(ENTRIES SHOWN)
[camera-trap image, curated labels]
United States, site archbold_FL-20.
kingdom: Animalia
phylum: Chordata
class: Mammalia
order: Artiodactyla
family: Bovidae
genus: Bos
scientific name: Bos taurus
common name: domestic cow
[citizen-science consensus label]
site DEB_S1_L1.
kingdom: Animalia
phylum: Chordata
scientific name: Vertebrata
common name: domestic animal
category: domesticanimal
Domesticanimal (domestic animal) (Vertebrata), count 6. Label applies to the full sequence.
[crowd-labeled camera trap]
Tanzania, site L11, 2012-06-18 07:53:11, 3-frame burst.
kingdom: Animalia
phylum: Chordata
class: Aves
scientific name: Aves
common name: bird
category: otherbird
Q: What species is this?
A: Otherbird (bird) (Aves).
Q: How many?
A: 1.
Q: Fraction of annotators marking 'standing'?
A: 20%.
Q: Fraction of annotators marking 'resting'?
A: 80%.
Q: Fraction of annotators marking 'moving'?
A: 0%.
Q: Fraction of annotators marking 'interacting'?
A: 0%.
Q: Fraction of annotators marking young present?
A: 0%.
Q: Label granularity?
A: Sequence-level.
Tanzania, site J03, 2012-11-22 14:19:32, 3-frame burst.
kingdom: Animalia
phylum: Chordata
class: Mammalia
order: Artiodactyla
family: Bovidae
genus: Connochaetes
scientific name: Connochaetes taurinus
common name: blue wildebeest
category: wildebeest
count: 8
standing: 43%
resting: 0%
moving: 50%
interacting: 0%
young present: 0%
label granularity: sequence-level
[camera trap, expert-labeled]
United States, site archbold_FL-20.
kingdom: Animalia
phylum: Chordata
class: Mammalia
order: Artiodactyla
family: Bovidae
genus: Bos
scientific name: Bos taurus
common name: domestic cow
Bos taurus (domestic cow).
(End ENTRIES SHOWN)
Print exactly the lines between the line with "young present: 0%" and the final line of the records above, both included.

young present: 0%
label granularity: sequence-level
[camera trap, expert-labeled]
United States, site archbold_FL-20.
kingdom: Animalia
phylum: Chordata
class: Mammalia
order: Artiodactyla
family: Bovidae
genus: Bos
scientific name: Bos taurus
common name: domestic cow
Bos taurus (domestic cow).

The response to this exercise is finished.